#BAG6

2.7K 132 18
                                    

"... ikuti saja iramanya, isi dengan rasa

Dimenara langit.....

Halilintar bersabung...

Aku merasa tak terlindung, terbakar kegetiran...." – apakah ada bedanya (Ebiet G. Ade )

Malam itu menunjukkan pukul 11 malam, sudah hampir dua jam Rio berkeliling mencari sosok adiknya itu. Rio benar-benar tidak tau tempat mana yang sering alvin – adiknya kunjungi setaunya tempat yang sering alvin ya balkon rumahnya jika sedang bersedih atau menenangkan fikiranya, namun kali ini benar-benar pertama kalinya alvin pergi tanpa dirinya ataupun sang ibunda. Rio berkeliling komplek perumahaannya hingga sekolah sampai dia tidak tau lagi tempat mana yang harus dia kunjungi, rasa khawatir akan keadaan adiknya tak sedikitpun beranjak dari pikirannya.

Dia juga sudah menghubungi gabriel ataupun cakka tetapi mereka tidak ada yang bertemu dengan alvin, dan mereka memutuskan untuk membantu rio mencari alvin. Hp rio bergetar terdapat sms dari gabriel dan cakka mengabarkan mereka belum menemukan alvin, rio benar-benar cemas kali ini dan memutuskan pulang.

Dunia ini lebih luas dari ruang kelas – pengingat (kunto aji)

Kini Alvin sedang berada disalah satu kursi ditaman kota, tempat yang belum pernah alvin kunjungi sendiri, terdapat banyak pedagang kaki lima, anak muda seumurannya yang sedang bercanda tawa dengan temannya diangkringan sesekali meminum kopi hitam dari cangkirnya.

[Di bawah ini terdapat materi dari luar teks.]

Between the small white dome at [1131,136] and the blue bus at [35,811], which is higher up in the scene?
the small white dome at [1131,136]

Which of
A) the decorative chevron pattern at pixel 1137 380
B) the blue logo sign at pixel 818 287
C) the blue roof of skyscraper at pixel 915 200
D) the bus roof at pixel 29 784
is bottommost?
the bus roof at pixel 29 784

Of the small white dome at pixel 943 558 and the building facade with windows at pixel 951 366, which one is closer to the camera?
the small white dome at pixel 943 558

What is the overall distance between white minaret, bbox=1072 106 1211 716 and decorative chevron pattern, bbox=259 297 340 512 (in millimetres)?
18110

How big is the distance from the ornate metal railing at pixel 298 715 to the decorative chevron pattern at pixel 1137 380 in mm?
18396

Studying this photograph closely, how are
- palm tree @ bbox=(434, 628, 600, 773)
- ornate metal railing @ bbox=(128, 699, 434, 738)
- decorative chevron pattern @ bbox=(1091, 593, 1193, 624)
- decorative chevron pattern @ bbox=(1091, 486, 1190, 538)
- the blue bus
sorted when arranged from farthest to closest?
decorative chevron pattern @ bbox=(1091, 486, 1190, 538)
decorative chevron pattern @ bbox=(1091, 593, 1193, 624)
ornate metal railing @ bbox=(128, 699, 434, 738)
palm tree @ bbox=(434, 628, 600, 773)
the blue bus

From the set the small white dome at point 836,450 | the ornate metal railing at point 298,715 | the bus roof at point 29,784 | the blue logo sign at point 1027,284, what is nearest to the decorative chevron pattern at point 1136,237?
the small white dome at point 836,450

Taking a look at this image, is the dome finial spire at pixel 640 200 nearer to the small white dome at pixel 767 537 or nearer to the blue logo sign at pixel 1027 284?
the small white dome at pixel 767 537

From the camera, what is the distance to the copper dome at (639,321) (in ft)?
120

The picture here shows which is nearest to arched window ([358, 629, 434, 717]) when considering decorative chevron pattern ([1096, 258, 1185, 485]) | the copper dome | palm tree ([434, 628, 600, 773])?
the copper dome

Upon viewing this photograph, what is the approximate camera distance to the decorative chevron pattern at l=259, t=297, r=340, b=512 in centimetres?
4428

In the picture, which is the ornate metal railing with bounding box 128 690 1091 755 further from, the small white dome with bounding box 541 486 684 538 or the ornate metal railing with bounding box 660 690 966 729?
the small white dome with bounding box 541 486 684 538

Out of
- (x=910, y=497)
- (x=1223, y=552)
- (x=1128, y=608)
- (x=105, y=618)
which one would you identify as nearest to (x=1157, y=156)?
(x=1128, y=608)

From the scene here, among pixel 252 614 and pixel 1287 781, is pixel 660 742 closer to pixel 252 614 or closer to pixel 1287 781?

Alvin melihat sekeliling, tatapannya kosong pikirannya masih tertuju pada obrolan telfon keduaorang tuanya.

Dia benar-benar membutuhkan waktu berfikir, keadaan tubuhnya cukup baik kali ini hanya saja udara dingin malam hari ini sedikit mengganggu, alvin merenung membayangkan seandainya ia tak dilahirkan, seandainya penyakit bawaan ini tidak hinggap ditubuhnya, seandainya sedikit saja dia menjadi kebanggaan orang tuanya bukan malah sebaliknya, seandainyaa... seandainyaaa. Dia merasa dirinya begitu egois hari ini, membentak ibunya dan kakaknya yang benar-benar sayang kepadanya.

"ARGH.. BODOH" teriak alvin dengan mengacak rambutnya kasar.

Pertama kalinya alvin keluar rumah sendiri, dan dia tau dunia bukan hanya sekedar rumah dan rumah sakit. Angin malam mulai menampakkan jejaknya, alvin menggosokkan tangannya mencari kehangatan.

"Bro.." alvin tersentak dan menoleh ada orang yang menepuk bahunya.

Bukankah aku sudah tercatat sebagai sepasang tanganmu juga wahai sang dewi. Bukankah engkau juga membutuhkan tangan kiri dan kanan bukan salah satunya. Akui aku sebagai salah satu tanganmu.

Rani-sang ibu menunggu kedatangan rio di ruang tamu, dengan harapan rio pulang dengan membawa alvin. Dia benar-benar khawatir dengan keadaan alvin, difikiranya saat ini hanya ada alvin, alvin dan alvin. Ditengah lamunannya memikirkan keadaan alvin terdengar suara ketokan pintu, rani berharap itu rio yang membawa pulang alvin. Dengan segera rani membukakan pintu.

"masuk yo.." kata rani. Rio terlihat sangat lesu dan ternyata rio pulng sendiri tanpa alvin.

"aku gak nemuin alvin mi"

"sudah kamu cari kemana saja yo, mami kawatir sama dia" ujar snag mami terlihat menutupi kepanikannya.

"aku sudah keliling ketempat-tempat yang mungkin alvin kunjungi mi tapi gak ada, aku capek banget" jawab rio

"kamu harus cari alvin lagi sampai ketemu!! " kata sang ibu membentak.

"mi alvin udah gede dia pasti tau keadaan dirinya mi" ujar rio melemah meyakinkan sang ibu angkatnya ini.

"tapi dia anak mami yo, alvin beda! Dia anak mami satu-satunya! Tolong kamu ngerti!" ujar sang mami yang nada bicaranya naik satu oktaf. Rio menunduk, dia benar-benar takut ada ibunya mengucapkan kata yang benar-benar dihindarinya.